Cheguei a pensar que o assunto poderia ser superado brevemente pela extinção da diferenciação entre banheiros masculino/feminino, quando todos passariam a ser unissex. Mas que nada, o livro Mulheres Invisíveis de Caroline Criado Perez conta que quando foi feita a integração dos sanitários no Centro de Artes Barbican, em Londres, a situação só se agravou. É que simplesmente os dois banheiros passaram a ser unissex com desvantagem para as mulheres que não podem, evidentemente, usar os mictórios masculinos enquanto os homens passaram a usar também as cabines antes exclusivas para as mulheres. Este livro, aliás, considero leitura obrigatória para todos que se inquietam com estruturas discriminatórias e especialmente necessário para arquitetos, planejadores e administradores públicos. É assustadora a discriminação que as mulheres sofrem, na cidade, de forma invisível.
O fato é que o Código de Obras do Município, que regula as condições mínimas de higiene e conforto das edificações, foi elaborado por cabeças masculinas. É nele que está a injustiça. Ali é exigido, em função da lotação de uma determinada casa de espetáculos, por exemplo, 6 vasos sanitários para as mulheres e 5 vasos sanitários mais 5 mictórios para os homens. Sim, está assim na lei há décadas. Ora, a diferença de critérios é flagrante. E se lembrarmos que, convenhamos, a vestimenta masculina é muito mais prática para a atividade mictória do que a feminina, temos um quadro bem definido do machismo estrutural nos sanitários dos nossos teatros.
Mas alguns poderiam dizer que o código de obras é apenas um referencial para os mínimos legais. De acordo. E isso é mais revelador ainda. Os profissionais arquitetos, homens e mulheres (o machismo não tem sexo) que poderiam reequilibrar o jogo, seguem projetando com as mesmas proporções do código de obras. Não sei se é sem pensar ou se são pressionados pelos contratantes. Não sei dizer. É uma questão que me intriga há muito tempo e me espanto de como ninguém muda isso.

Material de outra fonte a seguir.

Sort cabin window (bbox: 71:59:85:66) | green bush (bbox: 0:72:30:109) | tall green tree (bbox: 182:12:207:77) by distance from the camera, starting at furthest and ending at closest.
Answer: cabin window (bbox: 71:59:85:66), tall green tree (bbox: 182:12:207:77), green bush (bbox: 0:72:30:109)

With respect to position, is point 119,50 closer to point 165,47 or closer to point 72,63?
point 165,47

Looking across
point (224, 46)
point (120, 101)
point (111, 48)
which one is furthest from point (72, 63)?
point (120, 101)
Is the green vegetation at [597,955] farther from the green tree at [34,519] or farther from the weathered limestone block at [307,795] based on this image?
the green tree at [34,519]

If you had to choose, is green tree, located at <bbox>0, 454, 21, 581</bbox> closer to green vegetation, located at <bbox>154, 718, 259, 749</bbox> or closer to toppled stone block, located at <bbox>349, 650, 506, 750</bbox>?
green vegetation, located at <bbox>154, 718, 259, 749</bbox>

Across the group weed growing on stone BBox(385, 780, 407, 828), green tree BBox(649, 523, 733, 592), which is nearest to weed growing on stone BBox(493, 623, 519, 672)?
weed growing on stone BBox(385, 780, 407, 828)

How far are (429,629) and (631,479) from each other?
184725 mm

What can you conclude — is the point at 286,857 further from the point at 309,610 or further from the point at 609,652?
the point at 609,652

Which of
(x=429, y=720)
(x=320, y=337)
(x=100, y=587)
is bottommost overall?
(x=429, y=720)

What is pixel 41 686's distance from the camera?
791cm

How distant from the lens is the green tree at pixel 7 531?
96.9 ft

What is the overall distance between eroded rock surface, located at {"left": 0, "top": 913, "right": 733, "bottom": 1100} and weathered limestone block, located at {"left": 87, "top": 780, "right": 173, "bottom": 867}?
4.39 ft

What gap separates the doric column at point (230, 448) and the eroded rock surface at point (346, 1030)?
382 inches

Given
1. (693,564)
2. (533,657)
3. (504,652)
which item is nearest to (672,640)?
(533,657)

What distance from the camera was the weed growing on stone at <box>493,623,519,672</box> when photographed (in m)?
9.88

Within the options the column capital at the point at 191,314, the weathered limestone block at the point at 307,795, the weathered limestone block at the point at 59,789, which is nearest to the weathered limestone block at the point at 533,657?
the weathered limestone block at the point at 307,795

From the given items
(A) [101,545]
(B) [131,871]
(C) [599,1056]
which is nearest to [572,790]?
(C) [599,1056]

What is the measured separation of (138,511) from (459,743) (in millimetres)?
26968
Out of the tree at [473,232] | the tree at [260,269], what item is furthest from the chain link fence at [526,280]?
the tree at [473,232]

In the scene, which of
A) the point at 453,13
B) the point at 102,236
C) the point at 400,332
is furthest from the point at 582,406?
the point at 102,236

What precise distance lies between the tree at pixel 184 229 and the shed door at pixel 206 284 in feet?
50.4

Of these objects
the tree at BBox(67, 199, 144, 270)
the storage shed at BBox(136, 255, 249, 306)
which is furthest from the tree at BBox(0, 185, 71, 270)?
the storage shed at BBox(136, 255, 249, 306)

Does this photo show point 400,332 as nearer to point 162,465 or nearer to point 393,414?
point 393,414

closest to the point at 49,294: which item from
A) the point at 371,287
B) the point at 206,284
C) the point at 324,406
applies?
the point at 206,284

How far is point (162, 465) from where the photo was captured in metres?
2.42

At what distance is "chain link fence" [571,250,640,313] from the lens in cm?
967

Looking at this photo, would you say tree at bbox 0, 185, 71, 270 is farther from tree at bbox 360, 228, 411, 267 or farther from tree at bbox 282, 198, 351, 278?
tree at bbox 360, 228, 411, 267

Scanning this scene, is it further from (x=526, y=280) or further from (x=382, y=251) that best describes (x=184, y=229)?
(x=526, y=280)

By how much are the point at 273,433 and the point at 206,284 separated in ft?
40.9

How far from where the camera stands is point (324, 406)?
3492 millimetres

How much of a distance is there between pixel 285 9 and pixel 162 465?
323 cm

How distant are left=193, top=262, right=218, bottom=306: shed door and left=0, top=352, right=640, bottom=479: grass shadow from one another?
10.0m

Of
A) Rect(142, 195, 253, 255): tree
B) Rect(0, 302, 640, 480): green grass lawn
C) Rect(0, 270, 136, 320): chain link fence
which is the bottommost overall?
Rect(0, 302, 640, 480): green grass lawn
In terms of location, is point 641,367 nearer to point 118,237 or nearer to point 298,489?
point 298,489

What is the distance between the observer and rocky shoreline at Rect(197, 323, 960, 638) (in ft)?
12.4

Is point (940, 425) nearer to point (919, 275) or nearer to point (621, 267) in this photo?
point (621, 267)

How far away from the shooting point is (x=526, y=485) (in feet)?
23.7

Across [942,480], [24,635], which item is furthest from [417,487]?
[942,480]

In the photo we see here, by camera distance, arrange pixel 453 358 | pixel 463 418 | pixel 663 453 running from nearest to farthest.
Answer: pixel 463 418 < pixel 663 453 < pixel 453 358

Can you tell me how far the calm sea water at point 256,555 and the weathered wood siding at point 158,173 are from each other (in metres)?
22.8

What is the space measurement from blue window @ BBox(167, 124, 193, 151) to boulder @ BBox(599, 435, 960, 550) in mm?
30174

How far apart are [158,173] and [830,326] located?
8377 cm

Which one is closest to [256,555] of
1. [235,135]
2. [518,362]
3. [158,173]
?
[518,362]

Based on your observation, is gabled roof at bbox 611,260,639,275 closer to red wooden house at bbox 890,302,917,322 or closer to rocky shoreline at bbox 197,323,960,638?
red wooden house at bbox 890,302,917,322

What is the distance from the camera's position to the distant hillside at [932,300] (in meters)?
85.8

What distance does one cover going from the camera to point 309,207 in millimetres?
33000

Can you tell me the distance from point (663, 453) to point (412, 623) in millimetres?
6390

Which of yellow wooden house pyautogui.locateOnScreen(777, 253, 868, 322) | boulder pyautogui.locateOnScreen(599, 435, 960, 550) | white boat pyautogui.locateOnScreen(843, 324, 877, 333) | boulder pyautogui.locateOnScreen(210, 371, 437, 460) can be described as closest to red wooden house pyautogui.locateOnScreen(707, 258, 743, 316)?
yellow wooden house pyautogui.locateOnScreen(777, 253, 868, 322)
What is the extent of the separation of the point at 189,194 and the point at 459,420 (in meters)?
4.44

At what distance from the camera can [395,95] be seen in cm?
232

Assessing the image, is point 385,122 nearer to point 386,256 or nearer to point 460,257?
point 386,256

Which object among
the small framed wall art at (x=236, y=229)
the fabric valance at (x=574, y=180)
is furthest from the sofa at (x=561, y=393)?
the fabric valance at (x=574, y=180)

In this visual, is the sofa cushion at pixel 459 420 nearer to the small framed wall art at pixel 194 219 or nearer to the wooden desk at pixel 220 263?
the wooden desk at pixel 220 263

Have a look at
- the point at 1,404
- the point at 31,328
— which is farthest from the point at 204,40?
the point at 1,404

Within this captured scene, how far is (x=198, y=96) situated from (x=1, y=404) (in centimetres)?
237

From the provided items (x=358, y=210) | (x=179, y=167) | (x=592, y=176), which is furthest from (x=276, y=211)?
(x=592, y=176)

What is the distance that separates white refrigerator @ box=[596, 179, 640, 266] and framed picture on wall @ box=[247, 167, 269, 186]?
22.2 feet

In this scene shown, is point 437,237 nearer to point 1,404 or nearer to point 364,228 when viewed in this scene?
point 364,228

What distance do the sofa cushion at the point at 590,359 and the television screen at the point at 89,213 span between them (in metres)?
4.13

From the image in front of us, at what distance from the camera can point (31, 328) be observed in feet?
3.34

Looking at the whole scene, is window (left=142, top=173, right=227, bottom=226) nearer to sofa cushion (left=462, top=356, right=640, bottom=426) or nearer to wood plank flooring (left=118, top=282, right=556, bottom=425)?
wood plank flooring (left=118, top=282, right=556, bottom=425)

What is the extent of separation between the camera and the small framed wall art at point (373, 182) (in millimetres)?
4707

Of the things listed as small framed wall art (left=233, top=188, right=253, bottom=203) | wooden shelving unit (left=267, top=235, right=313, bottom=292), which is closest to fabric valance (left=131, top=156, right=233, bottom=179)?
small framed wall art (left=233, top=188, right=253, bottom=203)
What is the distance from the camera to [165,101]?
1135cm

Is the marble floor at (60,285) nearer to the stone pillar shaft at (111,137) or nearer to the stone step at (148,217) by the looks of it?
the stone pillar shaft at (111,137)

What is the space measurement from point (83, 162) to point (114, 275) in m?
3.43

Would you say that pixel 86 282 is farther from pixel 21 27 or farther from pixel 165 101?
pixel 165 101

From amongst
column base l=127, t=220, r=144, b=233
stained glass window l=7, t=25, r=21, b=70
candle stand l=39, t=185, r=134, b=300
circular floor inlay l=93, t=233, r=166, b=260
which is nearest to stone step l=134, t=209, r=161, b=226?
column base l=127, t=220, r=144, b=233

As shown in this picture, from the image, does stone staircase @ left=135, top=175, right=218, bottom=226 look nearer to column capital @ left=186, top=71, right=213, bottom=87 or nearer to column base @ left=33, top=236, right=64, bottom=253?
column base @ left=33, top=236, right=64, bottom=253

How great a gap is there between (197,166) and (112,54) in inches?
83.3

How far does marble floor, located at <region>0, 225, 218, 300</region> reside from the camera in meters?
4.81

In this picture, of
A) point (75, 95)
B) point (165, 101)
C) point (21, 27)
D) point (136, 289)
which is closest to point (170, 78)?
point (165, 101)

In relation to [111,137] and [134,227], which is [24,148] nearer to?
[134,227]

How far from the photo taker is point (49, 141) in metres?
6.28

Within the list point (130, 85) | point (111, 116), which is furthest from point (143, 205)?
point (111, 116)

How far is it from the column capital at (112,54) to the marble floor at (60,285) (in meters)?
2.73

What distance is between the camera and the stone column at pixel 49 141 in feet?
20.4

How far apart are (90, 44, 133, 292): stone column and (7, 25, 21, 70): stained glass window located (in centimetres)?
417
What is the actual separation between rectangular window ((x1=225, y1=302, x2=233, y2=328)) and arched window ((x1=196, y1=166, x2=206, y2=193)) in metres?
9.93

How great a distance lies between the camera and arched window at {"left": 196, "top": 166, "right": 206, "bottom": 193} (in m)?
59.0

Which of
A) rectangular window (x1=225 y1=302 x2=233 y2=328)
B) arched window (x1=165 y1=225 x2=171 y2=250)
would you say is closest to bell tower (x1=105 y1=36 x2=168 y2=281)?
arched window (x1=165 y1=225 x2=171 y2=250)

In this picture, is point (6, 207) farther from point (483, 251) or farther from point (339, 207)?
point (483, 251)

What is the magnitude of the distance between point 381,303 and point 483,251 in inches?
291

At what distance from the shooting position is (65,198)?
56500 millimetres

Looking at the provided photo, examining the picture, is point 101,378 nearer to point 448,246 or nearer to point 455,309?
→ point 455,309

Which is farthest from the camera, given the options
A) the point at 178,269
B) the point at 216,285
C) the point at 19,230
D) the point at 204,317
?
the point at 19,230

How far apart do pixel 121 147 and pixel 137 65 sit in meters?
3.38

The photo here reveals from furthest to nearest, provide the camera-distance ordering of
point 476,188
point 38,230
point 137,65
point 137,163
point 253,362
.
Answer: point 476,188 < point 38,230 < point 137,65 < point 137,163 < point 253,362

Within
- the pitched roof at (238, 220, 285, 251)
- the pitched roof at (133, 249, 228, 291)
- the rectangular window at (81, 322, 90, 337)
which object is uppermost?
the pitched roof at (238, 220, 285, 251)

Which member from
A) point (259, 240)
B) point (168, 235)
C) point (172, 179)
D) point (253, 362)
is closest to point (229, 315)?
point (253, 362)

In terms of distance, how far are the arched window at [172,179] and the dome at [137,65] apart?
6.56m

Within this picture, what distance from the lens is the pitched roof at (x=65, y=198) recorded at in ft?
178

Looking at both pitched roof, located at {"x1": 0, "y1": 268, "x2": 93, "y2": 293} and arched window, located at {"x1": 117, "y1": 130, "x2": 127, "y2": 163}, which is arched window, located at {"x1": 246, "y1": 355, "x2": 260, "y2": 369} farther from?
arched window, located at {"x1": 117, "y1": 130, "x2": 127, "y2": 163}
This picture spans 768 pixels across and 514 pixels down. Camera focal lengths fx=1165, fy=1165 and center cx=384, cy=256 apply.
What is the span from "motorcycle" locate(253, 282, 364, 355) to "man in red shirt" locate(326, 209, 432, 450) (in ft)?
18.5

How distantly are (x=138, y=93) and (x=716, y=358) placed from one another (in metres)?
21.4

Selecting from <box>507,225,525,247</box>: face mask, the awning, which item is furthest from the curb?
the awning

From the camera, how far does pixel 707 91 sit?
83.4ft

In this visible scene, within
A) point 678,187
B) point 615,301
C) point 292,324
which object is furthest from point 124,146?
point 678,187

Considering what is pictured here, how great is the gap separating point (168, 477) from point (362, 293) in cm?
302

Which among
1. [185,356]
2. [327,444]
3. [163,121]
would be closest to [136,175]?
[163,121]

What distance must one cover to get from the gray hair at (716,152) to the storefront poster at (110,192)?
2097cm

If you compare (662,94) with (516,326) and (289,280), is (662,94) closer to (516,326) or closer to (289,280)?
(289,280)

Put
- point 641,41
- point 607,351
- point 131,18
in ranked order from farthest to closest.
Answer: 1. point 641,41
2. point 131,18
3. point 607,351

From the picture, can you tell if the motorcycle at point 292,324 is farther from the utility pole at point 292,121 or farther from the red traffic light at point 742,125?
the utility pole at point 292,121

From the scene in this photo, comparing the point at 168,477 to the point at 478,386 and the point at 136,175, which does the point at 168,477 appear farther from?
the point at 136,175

Para mim esse é apenas um bom exemplo de como o machismo pode se entranhar na legislação sem que ninguém perceba, ninguém reclame e tenha sua normalidade assegurada. Tipo: a vida é assim, minhas senhoras, a fila dos banheiros lhes pertence, não há nada a fazer.
Se o problema do machismo na arquitetura estivesse só na questão dos banheiros femininos, seria muito fácil chegarmos a uma cidade igualitária. A sua invisibilidade até que é muito visível, convenhamos. Mas, não, esse é só um exemplo de como as mulheres não são consideradas nas suas necessidades particulares. Igualdade não é aplainar diferenças. Justo o contrário, é percebê-las e acomodá-las. E já que puxei o assunto, não posso deixar de incluir as pessoas com deficiência. Ignorados por muito tempo, só recentemente a sua visibilidade gritante passou a ser percebida e incluída na legislação.
Já passou da hora de prestar atenção na relação das mulheres com a arquitetura e a cidade. Elas precisam de soluções específicas para problemas que vão muito além das filas nos banheiros. Basta ouvi-las para saber quais são.